LISTE DES TÂCHES –
a) D'après le texte sur l'affaire Ausilio, quel objet Ausilio tenait-il en main quand sa mère l'a découvert dans son jardin ?
b) Poursuivez le texte sur l'affaire Ausilio à la suite de sa dernière phrase.

En juin 2017, la situation du jeune Ausilio n'était pas la plus optimale. Comme le confirme Me Sasso, son avocate, Ausilio n'était pas le plus stable et ne bénéficiait pas du traitement médical adéquat pour sa santé mentale. Et les relations avec sa mère étaient loin d'être au beau fixe. C'est d'ailleurs cette mésentente familiale qui est à l'origine de l'intervention des deux policiers victimes du comportement du prévenu, le 12 juin 2017.

La veille, la mère d'Ausilio a porté plainte contre son fils pour une violente dispute. Le lendemain, elle découvre le fiston dans son jardin, avec sa planche de skateboard en main. La police est avisée du comportement suspect d'Ausilio et intervient sur place. « Quand les policiers ont voulu lui arracher le skateboard de ses mains, il a voulu le reprendre et s'enfuir. Sa planche, à l'époque, c'était toute sa vie », explique la défense.

DONNÉES PRÉSENTÉES –
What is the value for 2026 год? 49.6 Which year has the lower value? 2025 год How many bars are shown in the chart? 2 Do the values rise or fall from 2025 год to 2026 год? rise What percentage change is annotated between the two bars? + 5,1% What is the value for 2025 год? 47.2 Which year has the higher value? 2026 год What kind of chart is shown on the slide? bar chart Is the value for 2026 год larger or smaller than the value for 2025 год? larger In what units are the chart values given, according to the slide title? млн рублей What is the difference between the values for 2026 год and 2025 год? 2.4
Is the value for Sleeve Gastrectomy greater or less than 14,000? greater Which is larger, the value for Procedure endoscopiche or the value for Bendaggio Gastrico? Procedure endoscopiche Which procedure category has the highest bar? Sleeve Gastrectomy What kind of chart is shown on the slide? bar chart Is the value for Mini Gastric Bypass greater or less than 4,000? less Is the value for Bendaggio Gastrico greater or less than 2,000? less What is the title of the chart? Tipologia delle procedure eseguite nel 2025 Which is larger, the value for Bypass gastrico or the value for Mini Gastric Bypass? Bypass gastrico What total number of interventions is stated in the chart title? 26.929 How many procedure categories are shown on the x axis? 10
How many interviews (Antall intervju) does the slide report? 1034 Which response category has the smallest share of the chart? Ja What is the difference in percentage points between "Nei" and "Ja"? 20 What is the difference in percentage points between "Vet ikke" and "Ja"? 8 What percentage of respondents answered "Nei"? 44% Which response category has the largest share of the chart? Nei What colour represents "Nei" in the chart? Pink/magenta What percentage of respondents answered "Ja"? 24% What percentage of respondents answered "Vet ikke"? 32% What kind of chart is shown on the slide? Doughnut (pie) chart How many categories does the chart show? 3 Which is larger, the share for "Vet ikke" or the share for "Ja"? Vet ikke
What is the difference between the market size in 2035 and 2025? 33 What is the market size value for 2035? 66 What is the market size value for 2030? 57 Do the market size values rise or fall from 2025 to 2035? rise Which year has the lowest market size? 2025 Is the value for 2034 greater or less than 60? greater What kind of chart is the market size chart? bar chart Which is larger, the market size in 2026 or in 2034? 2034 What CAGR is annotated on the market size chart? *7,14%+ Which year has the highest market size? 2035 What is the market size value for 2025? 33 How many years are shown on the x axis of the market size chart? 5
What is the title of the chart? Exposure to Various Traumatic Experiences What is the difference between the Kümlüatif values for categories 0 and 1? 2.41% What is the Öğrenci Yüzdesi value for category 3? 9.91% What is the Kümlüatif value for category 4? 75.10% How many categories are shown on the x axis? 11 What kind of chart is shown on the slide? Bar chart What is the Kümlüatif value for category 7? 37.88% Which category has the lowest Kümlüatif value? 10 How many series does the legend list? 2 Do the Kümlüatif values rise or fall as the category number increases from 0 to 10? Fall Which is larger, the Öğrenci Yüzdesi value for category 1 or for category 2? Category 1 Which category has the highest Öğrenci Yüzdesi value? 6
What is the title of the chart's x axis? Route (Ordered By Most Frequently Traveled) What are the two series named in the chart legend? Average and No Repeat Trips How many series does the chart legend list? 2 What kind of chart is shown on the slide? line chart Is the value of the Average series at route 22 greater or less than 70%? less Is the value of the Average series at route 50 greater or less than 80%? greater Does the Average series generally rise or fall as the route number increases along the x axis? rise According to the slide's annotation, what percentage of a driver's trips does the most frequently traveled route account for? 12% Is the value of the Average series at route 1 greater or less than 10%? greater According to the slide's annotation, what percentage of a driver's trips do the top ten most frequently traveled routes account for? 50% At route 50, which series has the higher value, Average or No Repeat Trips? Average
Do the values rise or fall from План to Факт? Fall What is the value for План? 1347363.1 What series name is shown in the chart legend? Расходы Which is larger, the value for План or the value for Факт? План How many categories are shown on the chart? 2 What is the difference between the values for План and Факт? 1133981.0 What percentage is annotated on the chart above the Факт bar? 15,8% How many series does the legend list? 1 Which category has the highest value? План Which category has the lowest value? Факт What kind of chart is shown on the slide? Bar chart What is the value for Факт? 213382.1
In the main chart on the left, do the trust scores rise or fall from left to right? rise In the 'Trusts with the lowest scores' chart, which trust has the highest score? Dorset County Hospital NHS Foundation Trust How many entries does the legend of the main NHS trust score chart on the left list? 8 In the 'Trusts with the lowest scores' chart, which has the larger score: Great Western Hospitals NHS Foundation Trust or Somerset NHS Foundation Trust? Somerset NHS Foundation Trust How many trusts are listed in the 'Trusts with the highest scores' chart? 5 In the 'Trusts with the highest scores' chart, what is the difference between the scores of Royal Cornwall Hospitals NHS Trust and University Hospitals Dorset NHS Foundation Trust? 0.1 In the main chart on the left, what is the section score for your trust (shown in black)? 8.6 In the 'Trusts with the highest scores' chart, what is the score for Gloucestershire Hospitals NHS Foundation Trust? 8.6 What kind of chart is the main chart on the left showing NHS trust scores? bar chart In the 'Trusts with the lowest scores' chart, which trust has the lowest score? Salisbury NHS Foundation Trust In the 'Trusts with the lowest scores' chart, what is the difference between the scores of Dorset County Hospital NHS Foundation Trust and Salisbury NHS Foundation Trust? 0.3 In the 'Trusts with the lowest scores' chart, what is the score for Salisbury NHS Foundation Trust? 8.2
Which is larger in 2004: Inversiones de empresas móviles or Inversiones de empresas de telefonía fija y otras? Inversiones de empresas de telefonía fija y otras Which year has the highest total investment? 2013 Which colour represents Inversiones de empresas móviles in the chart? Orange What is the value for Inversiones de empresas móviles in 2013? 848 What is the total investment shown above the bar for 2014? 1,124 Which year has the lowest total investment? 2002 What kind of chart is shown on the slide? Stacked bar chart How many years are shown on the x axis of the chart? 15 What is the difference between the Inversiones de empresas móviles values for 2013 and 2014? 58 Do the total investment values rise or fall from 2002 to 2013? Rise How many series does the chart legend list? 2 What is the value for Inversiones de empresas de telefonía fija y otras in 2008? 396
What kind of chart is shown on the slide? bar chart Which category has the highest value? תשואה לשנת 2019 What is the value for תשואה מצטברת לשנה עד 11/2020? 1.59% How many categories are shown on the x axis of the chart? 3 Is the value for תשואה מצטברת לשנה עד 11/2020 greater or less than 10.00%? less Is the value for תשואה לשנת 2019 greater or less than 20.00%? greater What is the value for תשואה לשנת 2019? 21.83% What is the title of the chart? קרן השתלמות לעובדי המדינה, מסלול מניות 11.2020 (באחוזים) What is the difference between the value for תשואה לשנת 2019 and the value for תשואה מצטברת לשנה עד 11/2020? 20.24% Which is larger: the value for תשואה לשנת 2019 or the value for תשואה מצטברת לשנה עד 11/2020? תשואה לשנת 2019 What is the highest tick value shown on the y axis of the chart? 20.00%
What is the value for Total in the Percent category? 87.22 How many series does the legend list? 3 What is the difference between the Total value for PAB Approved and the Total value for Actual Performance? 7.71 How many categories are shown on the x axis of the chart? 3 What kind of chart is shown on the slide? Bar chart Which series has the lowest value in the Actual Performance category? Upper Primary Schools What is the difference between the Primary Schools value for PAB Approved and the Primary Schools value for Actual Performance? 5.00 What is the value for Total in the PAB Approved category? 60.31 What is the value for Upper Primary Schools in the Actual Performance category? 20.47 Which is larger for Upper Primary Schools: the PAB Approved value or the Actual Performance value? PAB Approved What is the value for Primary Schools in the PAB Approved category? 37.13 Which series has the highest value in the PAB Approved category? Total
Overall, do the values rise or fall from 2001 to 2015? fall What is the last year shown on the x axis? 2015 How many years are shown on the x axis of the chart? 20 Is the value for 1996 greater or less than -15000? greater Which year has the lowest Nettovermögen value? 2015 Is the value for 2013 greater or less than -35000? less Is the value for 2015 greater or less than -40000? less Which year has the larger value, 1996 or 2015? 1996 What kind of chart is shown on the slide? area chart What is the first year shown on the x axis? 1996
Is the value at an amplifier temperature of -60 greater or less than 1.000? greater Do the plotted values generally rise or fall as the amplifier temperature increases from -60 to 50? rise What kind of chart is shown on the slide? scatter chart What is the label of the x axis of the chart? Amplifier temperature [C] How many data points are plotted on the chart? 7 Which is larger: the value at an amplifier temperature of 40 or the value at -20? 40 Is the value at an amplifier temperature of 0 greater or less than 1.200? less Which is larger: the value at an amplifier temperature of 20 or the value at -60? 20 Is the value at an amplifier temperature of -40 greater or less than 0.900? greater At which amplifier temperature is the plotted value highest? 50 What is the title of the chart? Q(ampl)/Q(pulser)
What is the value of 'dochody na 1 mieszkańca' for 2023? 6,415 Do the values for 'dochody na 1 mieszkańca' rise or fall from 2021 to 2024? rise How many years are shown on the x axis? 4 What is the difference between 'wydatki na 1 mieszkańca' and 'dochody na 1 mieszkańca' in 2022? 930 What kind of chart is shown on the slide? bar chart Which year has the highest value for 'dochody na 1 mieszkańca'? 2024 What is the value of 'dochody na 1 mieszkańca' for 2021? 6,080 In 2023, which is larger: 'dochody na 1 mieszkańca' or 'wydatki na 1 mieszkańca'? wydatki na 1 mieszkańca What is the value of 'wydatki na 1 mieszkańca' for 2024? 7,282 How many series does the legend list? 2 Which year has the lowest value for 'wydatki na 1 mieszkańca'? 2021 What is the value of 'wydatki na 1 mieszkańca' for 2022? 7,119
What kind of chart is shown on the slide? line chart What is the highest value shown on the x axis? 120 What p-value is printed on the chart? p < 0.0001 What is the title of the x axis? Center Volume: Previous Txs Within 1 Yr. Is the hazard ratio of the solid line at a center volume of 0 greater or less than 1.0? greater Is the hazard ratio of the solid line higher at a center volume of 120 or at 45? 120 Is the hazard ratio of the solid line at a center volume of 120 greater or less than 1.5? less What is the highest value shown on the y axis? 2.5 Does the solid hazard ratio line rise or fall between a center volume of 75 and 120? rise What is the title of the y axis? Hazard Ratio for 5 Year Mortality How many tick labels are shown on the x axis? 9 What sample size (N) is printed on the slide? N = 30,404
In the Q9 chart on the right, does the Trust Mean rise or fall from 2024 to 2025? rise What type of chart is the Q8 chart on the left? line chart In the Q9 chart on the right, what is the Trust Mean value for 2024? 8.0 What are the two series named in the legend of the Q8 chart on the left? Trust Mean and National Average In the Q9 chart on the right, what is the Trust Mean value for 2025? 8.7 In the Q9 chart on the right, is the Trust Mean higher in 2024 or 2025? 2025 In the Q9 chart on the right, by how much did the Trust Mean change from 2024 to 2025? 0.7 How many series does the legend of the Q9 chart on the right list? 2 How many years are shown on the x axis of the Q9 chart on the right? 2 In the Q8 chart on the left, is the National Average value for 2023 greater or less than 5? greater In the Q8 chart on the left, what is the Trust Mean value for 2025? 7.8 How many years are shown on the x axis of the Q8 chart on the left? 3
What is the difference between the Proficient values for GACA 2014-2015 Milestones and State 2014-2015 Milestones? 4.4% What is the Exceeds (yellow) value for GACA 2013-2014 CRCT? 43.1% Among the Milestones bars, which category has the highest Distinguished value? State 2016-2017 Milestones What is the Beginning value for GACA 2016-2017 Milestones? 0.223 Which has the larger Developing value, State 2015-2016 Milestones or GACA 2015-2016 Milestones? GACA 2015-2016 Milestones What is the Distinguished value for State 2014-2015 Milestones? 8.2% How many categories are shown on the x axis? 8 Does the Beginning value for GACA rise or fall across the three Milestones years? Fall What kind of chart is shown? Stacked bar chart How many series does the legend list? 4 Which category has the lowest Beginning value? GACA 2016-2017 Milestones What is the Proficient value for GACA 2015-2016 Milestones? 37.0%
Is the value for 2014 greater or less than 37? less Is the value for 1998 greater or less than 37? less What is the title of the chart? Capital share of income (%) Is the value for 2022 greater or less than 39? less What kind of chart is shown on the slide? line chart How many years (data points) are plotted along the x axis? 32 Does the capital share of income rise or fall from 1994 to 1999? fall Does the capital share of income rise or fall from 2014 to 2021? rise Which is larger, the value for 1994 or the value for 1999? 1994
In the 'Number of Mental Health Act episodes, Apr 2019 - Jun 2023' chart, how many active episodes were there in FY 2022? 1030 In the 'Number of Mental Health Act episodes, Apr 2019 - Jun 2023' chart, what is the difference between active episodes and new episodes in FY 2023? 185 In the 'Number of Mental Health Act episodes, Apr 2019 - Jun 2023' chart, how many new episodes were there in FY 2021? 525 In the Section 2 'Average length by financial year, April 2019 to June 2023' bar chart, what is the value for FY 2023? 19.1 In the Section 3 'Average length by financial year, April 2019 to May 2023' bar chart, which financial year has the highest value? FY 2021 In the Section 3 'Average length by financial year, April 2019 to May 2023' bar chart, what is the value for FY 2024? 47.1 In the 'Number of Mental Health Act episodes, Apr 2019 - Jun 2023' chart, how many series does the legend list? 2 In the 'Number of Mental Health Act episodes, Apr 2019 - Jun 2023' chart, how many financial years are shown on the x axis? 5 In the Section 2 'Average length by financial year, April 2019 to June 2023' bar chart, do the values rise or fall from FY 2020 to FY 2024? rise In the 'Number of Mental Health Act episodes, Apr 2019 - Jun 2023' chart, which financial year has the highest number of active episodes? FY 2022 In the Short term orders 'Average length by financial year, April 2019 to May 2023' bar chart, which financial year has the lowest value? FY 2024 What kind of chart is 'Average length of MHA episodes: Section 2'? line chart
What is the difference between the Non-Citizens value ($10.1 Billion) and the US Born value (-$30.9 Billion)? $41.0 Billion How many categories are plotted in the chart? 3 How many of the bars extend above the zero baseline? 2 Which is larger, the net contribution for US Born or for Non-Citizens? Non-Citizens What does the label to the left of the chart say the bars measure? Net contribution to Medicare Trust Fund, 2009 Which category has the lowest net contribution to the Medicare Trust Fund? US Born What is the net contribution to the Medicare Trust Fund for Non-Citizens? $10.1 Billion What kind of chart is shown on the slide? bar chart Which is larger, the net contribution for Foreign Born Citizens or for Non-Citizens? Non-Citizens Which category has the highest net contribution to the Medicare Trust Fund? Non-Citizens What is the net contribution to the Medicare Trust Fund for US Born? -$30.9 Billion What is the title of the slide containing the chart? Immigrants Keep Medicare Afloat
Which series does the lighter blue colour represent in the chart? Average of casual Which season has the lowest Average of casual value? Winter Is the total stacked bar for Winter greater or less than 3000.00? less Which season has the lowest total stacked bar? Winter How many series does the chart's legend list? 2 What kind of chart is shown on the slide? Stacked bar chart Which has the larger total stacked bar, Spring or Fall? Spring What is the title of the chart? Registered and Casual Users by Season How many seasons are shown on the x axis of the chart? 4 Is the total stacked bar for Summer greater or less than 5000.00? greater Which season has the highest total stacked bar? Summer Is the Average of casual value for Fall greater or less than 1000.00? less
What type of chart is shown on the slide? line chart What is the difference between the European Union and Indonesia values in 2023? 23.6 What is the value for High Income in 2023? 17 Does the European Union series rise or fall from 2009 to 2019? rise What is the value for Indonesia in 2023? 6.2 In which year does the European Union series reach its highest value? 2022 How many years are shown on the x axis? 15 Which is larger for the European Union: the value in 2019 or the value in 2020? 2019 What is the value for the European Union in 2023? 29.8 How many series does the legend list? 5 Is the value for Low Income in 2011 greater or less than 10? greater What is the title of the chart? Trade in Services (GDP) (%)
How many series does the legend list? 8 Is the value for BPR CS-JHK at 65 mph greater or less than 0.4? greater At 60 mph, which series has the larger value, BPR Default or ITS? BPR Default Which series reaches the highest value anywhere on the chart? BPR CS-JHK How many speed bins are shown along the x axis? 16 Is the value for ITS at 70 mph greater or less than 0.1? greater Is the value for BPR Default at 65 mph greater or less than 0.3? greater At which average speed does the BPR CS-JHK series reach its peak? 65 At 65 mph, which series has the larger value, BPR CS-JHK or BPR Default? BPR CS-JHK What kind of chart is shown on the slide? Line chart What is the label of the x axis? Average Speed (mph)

RÉPONSES –
a) Sa planche de skateboard.

b)
De l'aveu même du parquet, on est loin de la plus grave des rébellions jamais traitées par la justice. D'autant plus qu'Ausilio était atteint d'un trouble mental au moment des faits. Un possible internement aurait pu être envisagé. Mais ce ne sera pas le cas. « Un nouveau rapport confirme qu'il garde toujours ce trouble mental, mais il a récupéré sa capacité de discernement. Au moment de la nouvelle expertise, il n'est donc plus dans les conditions pour un internement. » Un acquittement est donc sollicité.

Mesure de faveur également plaidée par la défense. Jugement le 28 janvier.